Among the analyzed physiological parameters, only the stomatal conductance showed effect of interaction between the factors days after the beginning of application of the treatments and irrigation strategies (Table 2).
Means followed by different letters, uppercase, compare the values in the same row and lowercase ones compare the values in the same column (P<0,05) by the Tukey's test. PRD50%7D - 50% of reduction in water depth (WD) with a frequency alternation of irrigation side (FA) of seven days; PRD50%14D - 50% of WD and FA of 14 days; PRD50%21D - 50% of WD and FA of 21 days; 50%ETc - 50% of WD with a fixed irrigation and FI - full irrigation.
The lowest gs for all the irrigation strategies were observed on the 189th day after the beginning of application of the treatments, which coincided with the month of higher stress for banana in this region. The elevated values of gs that were observed in other periods explained the high transpiration rates, mainly in the afternoon period, as an evolutionary strategy of the plant to exchange heat.

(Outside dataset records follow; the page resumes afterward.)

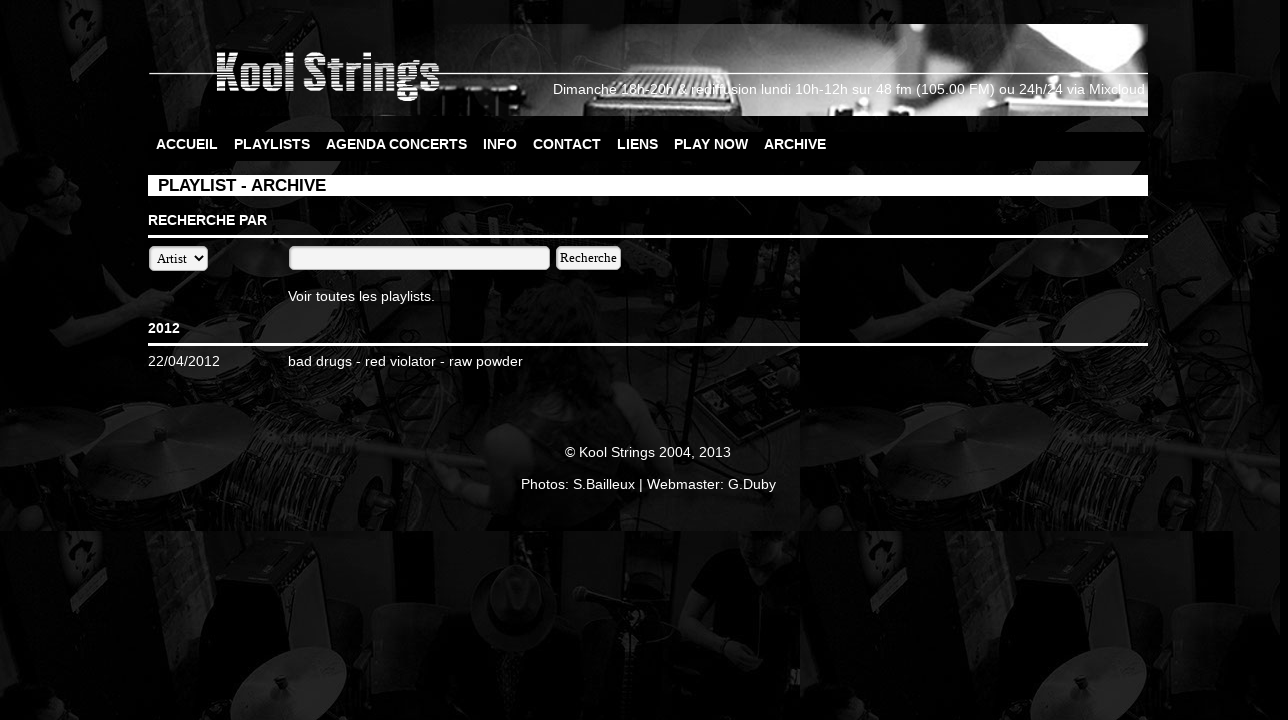

--- FILE ---
content_type: text/html; charset=UTF-8
request_url: https://koolstrings.net/playlist_search.php?type=artist&search=bad%20drugs
body_size: 1466
content:
<!DOCTYPE html>
<head>
	<meta http-equiv="Content-Type" content="text/html; charset=iso-8859-1" />
	<meta http-equiv="Content-Script-Type" content="text/javascript" /> 
	<meta http-equiv="Content-Style-Type" content="text/css" /> 
	<meta http-equiv="Content-Language" content="fr" /> 
	<meta name="DC.Language" content="fr" scheme="RFC1766" />
	<meta name="DC.Identifier" content="" />
	<meta name="DC.IsPartOf" content="" />
	<meta name="DC.Publisher" content="" />  
	<meta name="DC.Rights" content="" />
	<meta name="DC.Creator" content="Nash" /> 
	<meta name="DC.Subject" lang="fr" content="Emission, radio, 48 FM, 48FM, ULg, Universit� de Li�ge, agenda, concert, Radio, Cin�ma, cinema, playlist, conduite, musique, koolstrings, FM, dimanche, 3D's" />
	<title>Kool strings radio - 48FM - Recherche dans les playlists</title>
	<link href="styles/style.css" rel="stylesheet" type="text/css" />
<body background="http://www.koolstrings.net/images/background/background_1.jpg">
</head>




<body> 


<div id="container"> 


	<br>

	<table background="http://www.koolstrings.net/images/banner/banner_4.png" width="1000px" height="92px">

	<tr>

	<td valign="bottom" align="right">

	Dimanche 18h-20h & rediffusion lundi 10h-12h sur <a href="http://www.48fm.com" target="_blanck">48 fm</a> (105.00 FM)

	ou 24h/24 via <a href="http://www.mixcloud.com/kool_strings" target="_blanck">Mixcloud</a>

	<br> &nbsp;

	</td></tr>

	</table>

	<br>

	<ul id="BlocMenu"> 

		<li class="ItemMenu">

			<a href="index.php" title="Accueil">ACCUEIL</a>

		</li> 

		<li class="ItemMenu">

			<a href="playlist.php" title="Playlists">PLAYLISTS</a>

		</li>  

		<li class="ItemMenu">	

			<a href="agenda.php" title="Agenda concerts">AGENDA CONCERTS</a>

		</li> 

		<li class="ItemMenu">

			<a href="info.php" title="Info">INFO</a>

		</li>  

		<li class="ItemMenu">

			<a href="contact.php" title="Contact">CONTACT</a>

		</li> 

		<li class="ItemMenu">

			<a href="lien.php" title="Liens">LIENS</a>

		</li> 

		<li class="ItemMenu">

			<a href="http://www.mixcloud.com/kool_strings" target="_blanck">PLAY NOW</a>

		</li>

		<li class="ItemMenu">

			<a href="playlist_search.php" title="Archive">ARCHIVE</a>

		</li> 

	</ul>




<div class="TitreBlock"> 

&nbsp; PLAYLIST - ARCHIVE

</div>

<table width="100%"  border="0" cellpadding="0" cellspacing="0">

<tr><td colspan="2"><br> <b>RECHERCHE PAR</b></td><td></td> 

<tr><td colspan="2"><hr class="double"></td></tr>  

<FORM name='recherche' method='get' action='playlist_search.php'>

<tr> <td>

		<SELECT NAME='type' width='150px'>  

			<OPTION value = 'artist' SELECTED> Artist

			<OPTION value = 'label'> Label

		</SELECT>

	</td> <td> 

		<INPUT NAME='search' size='35' type='text'> 

		<INPUT VALUE='Recherche' Type='submit' width='100px'>

	</td> </tr>

<tr valign='top'> <td> </td> <td> <br> <a href='playlist_search.php'>Voir toutes les playlists.</a> </td></tr>
</FORM>







				<tr><td colspan='2'><br> <b>2012</b></td></tr>

				<tr><td colspan='2'><hr class='double'></td></tr>

				

				<tr> <td width='14%' valign='top'> <a href='playlist.php?id_playlist=453'>22/04/2012</a> </td> <td>

				bad drugs - red violator - raw powder<br></td> </tr>
</table>

</div>



<div id="text_bas_page">

	&copy; Kool Strings 2004, 2013 <br>
<br>
Photos: S.Bailleux | Webmaster: G.Duby



</div>



<script type="text/javascript">

var menu_ville=document.getElementById("ville")

menu_ville.onchange=function(){ 

 	var chosenoption=this.options[this.selectedIndex];

	window.location = "agenda.php?search=ville&ville="+chosenoption.value;

}

</script>





</body>

</html>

Taiz & Zeiger (2013), pointed out that the gs determines the entry of CO2 and exiting of water by the stomata; larger the opening, lower the stomatal resistance and, consequently, there is an increase in transpiration. In the present study, even with a decrease in gs in irrigated plans with 50% of ETc in fixed irrigation system, a significant increase in transpiration was not verified.

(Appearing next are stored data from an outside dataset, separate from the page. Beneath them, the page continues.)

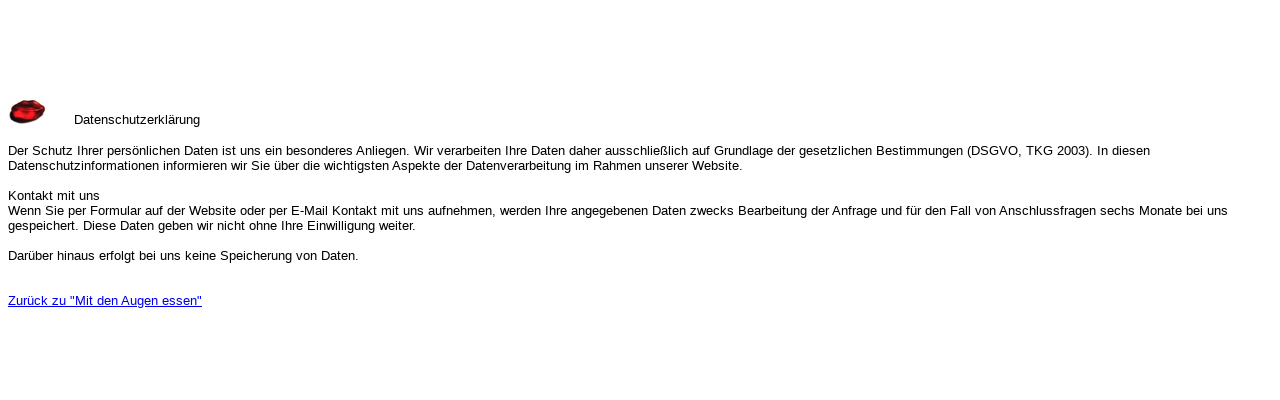

--- FILE ---
content_type: text/html
request_url: http://sylvie-proidl.com/spdse.html
body_size: 1326
content:
<!DOCTYPE HTML PUBLIC "-//W3C//DTD HTML 4.0 Transitional//EN">
<html>
<head>
<title>Sylvie Proidl: Mit den Augen essen</title>
<meta http-equiv="Content-Type" content="text/html; charset=iso-8859-1" />
</head>

<body>

<br/>
<br/>
<br/>

<br>
<br>
<img src="lippe5a.jpg" alt="" border="0" width="38" height="26"> &nbsp; &nbsp; &nbsp; <font face="VERDANA,ARIAL,HELVETICA"><font size="-1">Datenschutzerkl&auml;rung<br>
<br/>
Der Schutz Ihrer pers&ouml;nlichen Daten ist uns ein besonderes Anliegen. Wir verarbeiten Ihre Daten daher ausschlie&szlig;lich auf Grundlage der gesetzlichen Bestimmungen (DSGVO, TKG 2003). In diesen Datenschutzinformationen informieren wir Sie &uuml;ber die wichtigsten Aspekte der Datenverarbeitung im Rahmen unserer Website.<br/>
<br/>
Kontakt mit uns<br/>
Wenn Sie per Formular auf der Website oder per E-Mail Kontakt mit uns aufnehmen, werden Ihre angegebenen Daten zwecks Bearbeitung der Anfrage und f&uuml;r den Fall von Anschlussfragen sechs Monate bei uns gespeichert. Diese Daten geben wir nicht ohne Ihre Einwilligung weiter.<br/>
<br/>
Dar&uuml;ber hinaus erfolgt bei uns keine Speicherung von Daten.<br/>
<br/>
<br/>
<a href="http://www.mitdenaugenessen.com">Zur&uuml;ck zu "Mit den Augen essen"</a></font></font><br/>
<br/>
<br/>
<br/>
<br/>
</body>
</html>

By working with saline stress, fixing calcium and varying the concentration of sodium, Neves et al. (2002), found out not significantly differences in A, gs, E and A/E, in banana 'Prata-Anã', showing the salinity increased which was accomplished by Na solution increasing, did not interfere in the gas exchanges performed by the plants, perhaps by osmotic adjustment, which is associated with the ions Na and K or even with organic solutes and proline in the vacuole (Sudendar et al. 2015).
Bananas 'BRS Princesa' cultivated under partial drying or the radicular system exhibited gas exchanges with high positive correlation to transpiration - E and leaf temperature - Tleaf (Figure 2A), between photosynthesis - A and stomatal conductance - gs (Figure 2B) and negative correlation between instant water-use efficiency - A/E and leaf temperature - Tleaf (Figure 2C) at 8:00 am. The evaluation conducted at 2:00 pm registered high positive correlation between photosynthesis - A and stomatal conductance - gs (Figure 2D) and negative correlation between instant water-use efficiency - A/E and leaf temperature -Tleaf (Figure 2E).

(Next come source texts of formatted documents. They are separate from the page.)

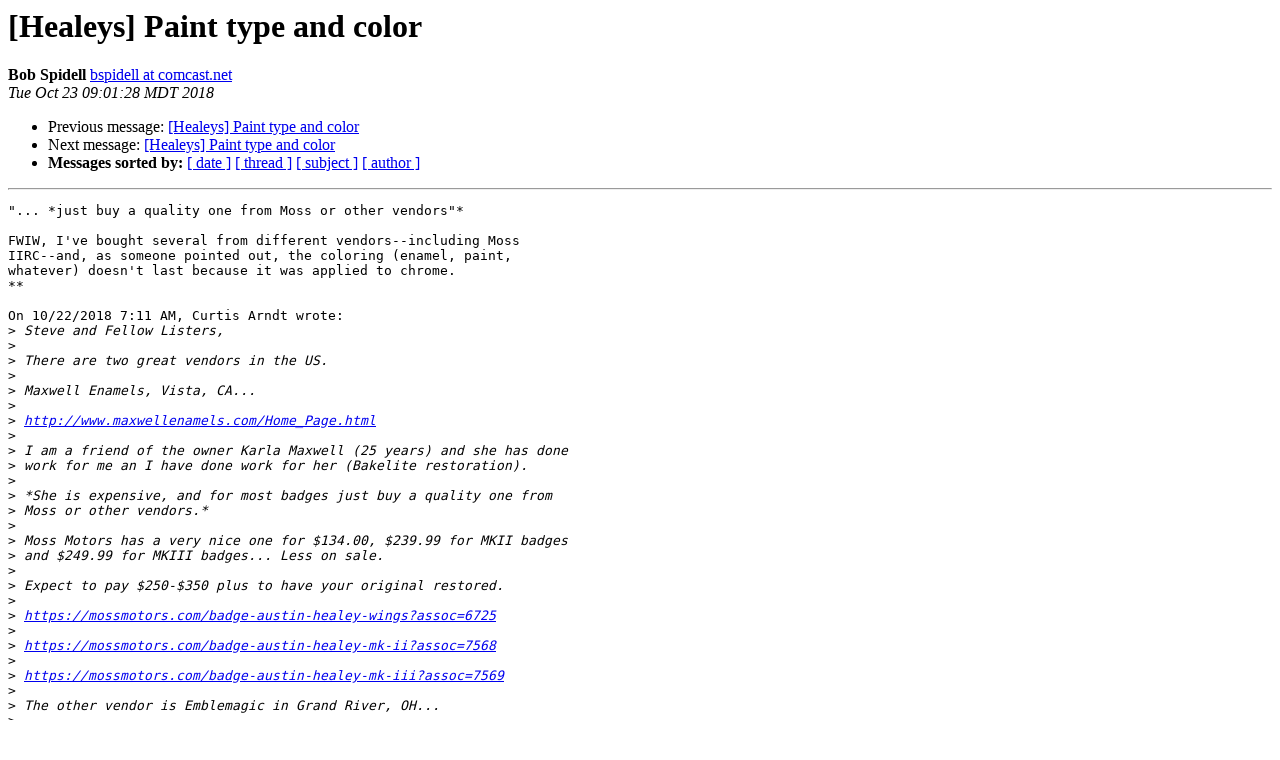

--- FILE ---
content_type: text/html; charset=UTF-8
request_url: http://autox.team.net/pipermail/healeys/2018-October/070176.html
body_size: 6989
content:
<!DOCTYPE HTML PUBLIC "-//W3C//DTD HTML 4.01 Transitional//EN">
<HTML>
 <HEAD>
   <TITLE> [Healeys] Paint type and color
   </TITLE>
   <LINK REL="Index" HREF="index.html" >
   <LINK REL="made" HREF="mailto:healeys%40autox.team.net?Subject=Re%3A%20%5BHealeys%5D%20Paint%20type%20and%20color&In-Reply-To=%3C42f07c83-3073-11b5-5dd9-658b613193ce%40comcast.net%3E">
   <META NAME="robots" CONTENT="index,nofollow">
   <style type="text/css">
       pre {
           white-space: pre-wrap;       /* css-2.1, curent FF, Opera, Safari */
           }
   </style>
   <META http-equiv="Content-Type" content="text/html; charset=us-ascii">
   <LINK REL="Previous"  HREF="070168.html">
   <LINK REL="Next"  HREF="070123.html">
 </HEAD>
 <BODY BGCOLOR="#ffffff">
   <H1>[Healeys] Paint type and color</H1>
    <B>Bob Spidell</B> 
    <A HREF="mailto:healeys%40autox.team.net?Subject=Re%3A%20%5BHealeys%5D%20Paint%20type%20and%20color&In-Reply-To=%3C42f07c83-3073-11b5-5dd9-658b613193ce%40comcast.net%3E"
       TITLE="[Healeys] Paint type and color">bspidell at comcast.net
       </A><BR>
    <I>Tue Oct 23 09:01:28 MDT 2018</I>
    <P><UL>
        <LI>Previous message: <A HREF="070168.html">[Healeys] Paint type and color
</A></li>
        <LI>Next message: <A HREF="070123.html">[Healeys] Paint type and color
</A></li>
         <LI> <B>Messages sorted by:</B> 
              <a href="date.html#70176">[ date ]</a>
              <a href="thread.html#70176">[ thread ]</a>
              <a href="subject.html#70176">[ subject ]</a>
              <a href="author.html#70176">[ author ]</a>
         </LI>
       </UL>
    <HR>  
<!--beginarticle-->
<PRE>&quot;... *just buy a quality one from Moss or other vendors&quot;*

FWIW, I've bought several from different vendors--including Moss 
IIRC--and, as someone pointed out, the coloring (enamel, paint, 
whatever) doesn't last because it was applied to chrome.
**

On 10/22/2018 7:11 AM, Curtis Arndt wrote:
&gt;<i> Steve and Fellow Listers,
</I>&gt;<i>
</I>&gt;<i> There are two great vendors in the US.
</I>&gt;<i>
</I>&gt;<i> Maxwell Enamels, Vista, CA...
</I>&gt;<i>
</I>&gt;<i> <A HREF="http://www.maxwellenamels.com/Home_Page.html">http://www.maxwellenamels.com/Home_Page.html</A>
</I>&gt;<i>
</I>&gt;<i> I am a friend of the owner Karla Maxwell (25 years) and she has done 
</I>&gt;<i> work for me an I have done work for her (Bakelite restoration).
</I>&gt;<i>
</I>&gt;<i> *She is expensive, and for most badges just buy a quality one from 
</I>&gt;<i> Moss or other vendors.*
</I>&gt;<i>
</I>&gt;<i> Moss Motors has a very nice one for $134.00, $239.99 for MKII badges 
</I>&gt;<i> and $249.99 for MKIII badges... Less on sale.
</I>&gt;<i>
</I>&gt;<i> Expect to pay $250-$350 plus to have your original restored.
</I>&gt;<i>
</I>&gt;<i> <A HREF="https://mossmotors.com/badge-austin-healey-wings?assoc=6725">https://mossmotors.com/badge-austin-healey-wings?assoc=6725</A>
</I>&gt;<i>
</I>&gt;<i> <A HREF="https://mossmotors.com/badge-austin-healey-mk-ii?assoc=7568">https://mossmotors.com/badge-austin-healey-mk-ii?assoc=7568</A>
</I>&gt;<i>
</I>&gt;<i> <A HREF="https://mossmotors.com/badge-austin-healey-mk-iii?assoc=7569">https://mossmotors.com/badge-austin-healey-mk-iii?assoc=7569</A>
</I>&gt;<i>
</I>&gt;<i> The other vendor is Emblemagic in Grand River, OH...
</I>&gt;<i>
</I>&gt;<i> <A HREF="http://emblemagic.com/">http://emblemagic.com/</A>
</I>&gt;<i>
</I>&gt;<i> Ray Geschke is the owner, and also very knowledgeable.
</I>&gt;<i>
</I>&gt;<i> Cheers,
</I>&gt;<i>
</I>&gt;<i> Curt
</I>&gt;<i>
</I>&gt;<i> On Mon, Oct 22, 2018 at 3:49 AM BJ8Healeys &lt;<A HREF="http://autox.team.net/mailman/listinfo/healeys">sbyers at ec.rr.com</A> 
</I>&gt;<i> &lt;mailto:<A HREF="http://autox.team.net/mailman/listinfo/healeys">sbyers at ec.rr.com</A>&gt;&gt; wrote:
</I>&gt;<i>
</I>&gt;<i>     There still seems to be some confusion between the _type of
</I>&gt;<i>     construction_ of the badge and the _material_ that is in the
</I>&gt;<i>     colored part.
</I>&gt;<i>
</I>&gt;<i>     Cloisonn&#233; and champlev&#233; are jewelers' terms that refer to how the
</I>&gt;<i>     badge is constructed, while the red material is either &quot;vitreous
</I>&gt;<i>     enamel&quot; or paint.
</I>&gt;<i>
</I>&gt;<i>     From the Merriam-Webster dictionary:
</I>&gt;<i>
</I>&gt;<i>     *Definition of /cloisonn&#233;&#160;(adjective)/*
</I>&gt;<i>
</I>&gt;<i>     *: *of, relating to, or being a style of enamel decoration in
</I>&gt;<i>     which the enamel is applied and fired in _raised_ cells (as of
</I>&gt;<i>     soldered wires) on a usually metal background &#8212; compare champlev&#233;
</I>&gt;<i>     &lt;<A HREF="https://www.merriam-webster.com/dictionary/champlev%C3%A9">https://www.merriam-webster.com/dictionary/champlev%C3%A9</A>&gt;
</I>&gt;<i>
</I>&gt;<i>     *Definition of /champlev&#233; (adjective) /*
</I>&gt;<i>
</I>&gt;<i>     *: *of, relating to, or being a style of enamel decoration in
</I>&gt;<i>     which the enamel is applied and fired in cells _depressed_ (as by
</I>&gt;<i>     incising) into a metal background &#8212; compare cloisonn&#233;
</I>&gt;<i>     &lt;<A HREF="https://www.merriam-webster.com/dictionary/cloisonn%C3%A9">https://www.merriam-webster.com/dictionary/cloisonn%C3%A9</A>&gt;
</I>&gt;<i>
</I>&gt;<i>     *Definition of /vitreous enamel (noun) /*
</I>&gt;<i>
</I>&gt;<i>     *: *a fired-on opaque glassy coating on steel or other metals
</I>&gt;<i>
</I>&gt;<i>     &#8212; called also porcelain enamel
</I>&gt;<i>
</I>&gt;<i>     Based on these definitions, the BJ7/BJ8 badge _construction_ is
</I>&gt;<i>     champlev&#233;, while the red _material_ is vitreous enamel or paint.&#160;
</I>&gt;<i>     Some have claimed that their badge never had either material but
</I>&gt;<i>     were plain chrome.
</I>&gt;<i>
</I>&gt;<i>     Steve Byers
</I>&gt;<i>
</I>&gt;<i>     HBJ8L/36666
</I>&gt;<i>
</I>&gt;<i>     BJ8 Registry
</I>&gt;<i>
</I>&gt;<i>     AHCA Delegate at Large
</I>&gt;<i>
</I>&gt;<i>     Havelock, NC
</I>&gt;<i>
</I>&gt;<i>
</I>
-------------- next part --------------
An HTML attachment was scrubbed...
URL: &lt;<A HREF="http://autox.team.net/pipermail/healeys/attachments/20181023/813bf508/attachment.html">http://autox.team.net/pipermail/healeys/attachments/20181023/813bf508/attachment.html</A>&gt;
</PRE>






<!--endarticle-->
    <HR>
    <P><UL>
        <!--threads-->
	<LI>Previous message: <A HREF="070168.html">[Healeys] Paint type and color
</A></li>
	<LI>Next message: <A HREF="070123.html">[Healeys] Paint type and color
</A></li>
         <LI> <B>Messages sorted by:</B> 
              <a href="date.html#70176">[ date ]</a>
              <a href="thread.html#70176">[ thread ]</a>
              <a href="subject.html#70176">[ subject ]</a>
              <a href="author.html#70176">[ author ]</a>
         </LI>
       </UL>

<hr>
<a href="http://autox.team.net/mailman/listinfo/healeys">More information about the Healeys
mailing list</a><br>
</body></html>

The instant water-use efficiency decreases as the temperature increases, in which the decrease in the relation A/E is related to the increase in temperature. The highest values observed at 8:00 am in this study are related to milder temperatures, 24 oC, whereas, at 2:00 pm, the maximum A/E, 3.0 µmol m2 s-1/ mmol m2 s-1 is related to higher temperatures, 32 oC. The increase in leaf temperature can occur from the increase in the room temperature, which, consequently, caused a drop in instant water-use efficiency - A/E, because by increasing the leaf temperature there are enzymatic changes that lead to alterations in membrane permeability (Taiz & Zeiger, 2013), reduction in stomatal conductance and fall in carboxylation efficiency, in the quantum efficiency of photosynthesis and in the photosynthesis, since there is high negative correlation among Tleaf and A/E.
Conclusion
It is possible to identify reduction in photosynthesis rate as a higher consequence of the enzymatic activity or the stomatal closure. Higher leaf temperature increased transpiration and reduced instant water-use efficiency. The irrigation strategies with PRD maintain the gas exchanges of banana 'BRS Princesa'.